══ EXTRAIT À LIRE
La production d'Olivier Tambosi
conçue pour l'Opéra de Hambourg, n'a pas l'intense
beauté de celle de Stéphane Braunschweig, mais sa
sobriété et sa clarté jouent, au bout du compte,
en sa faveur. Ici pas d'excentricité, de transposition
hasardeuse, ou d'anachronisme (juste une allusion picturale à
Magritte au second acte), seulement le poids de la Nature (la terre, la
pierre), qui agit sur les hommes et conditionne leurs comportements,
souvent primaires, voire archaïques.
Dépeinte avec froideur et réalisme, cette micro
société brutale et cruelle, figée dans ses
traditions et ses propres tabous, pèse sur chaque individu, tout
en façonnant de fortes personnalités : Jenufa, femme
blessée qui sait pardonner pour se relever, les frères
ennemis Steva et Laca, pétris de jalousie et la sacristine,
terrible et pathétique. Peu de folklore ou
d'éléments inutiles, mais des images à
l'esthétique dépouillée, qui mettent en
lumière les linéaments de cette sombre histoire de
famille où l'amour est à la fois destructeur et
rédempteur.
════
══ ENREGISTREMENTS FOURNIS
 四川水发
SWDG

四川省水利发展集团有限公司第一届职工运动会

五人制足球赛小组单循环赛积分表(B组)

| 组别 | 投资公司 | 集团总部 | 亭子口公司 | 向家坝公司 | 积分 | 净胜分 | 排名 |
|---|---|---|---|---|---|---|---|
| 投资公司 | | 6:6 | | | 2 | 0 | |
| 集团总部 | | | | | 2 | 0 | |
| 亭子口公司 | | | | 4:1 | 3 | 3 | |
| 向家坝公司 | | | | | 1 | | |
════
**EXERCICES À RÉSOUDRE:**
• A. Reproduisez fidèlement le passage de l'extrait allant de « Dépeinte avec froideur » à « rédempteur. ».
• B. Répondez brièvement aux questions suivantes d'après l'extrait.
(i) Pour quel opéra la production d'Olivier Tambosi a-t-elle été conçue ?
(ii) À quel peintre le second acte fait-il une allusion ?
(iii) De quel sentiment les frères Steva et Laca sont-ils pétris ?
Les enregistrements forment un matériau distinct de l'extrait.

**LISTE DES SOLUTIONS:**
• A.
Dépeinte avec froideur et réalisme, cette micro
société brutale et cruelle, figée dans ses
traditions et ses propres tabous, pèse sur chaque individu, tout
en façonnant de fortes personnalités : Jenufa, femme
blessée qui sait pardonner pour se relever, les frères
ennemis Steva et Laca, pétris de jalousie et la sacristine,
terrible et pathétique. Peu de folklore ou
d'éléments inutiles, mais des images à
l'esthétique dépouillée, qui mettent en
lumière les linéaments de cette sombre histoire de
famille où l'amour est à la fois destructeur et
rédempteur.

• B.
(i) Pour l'Opéra de Hambourg.
(ii) À Magritte.
(iii) De jalousie.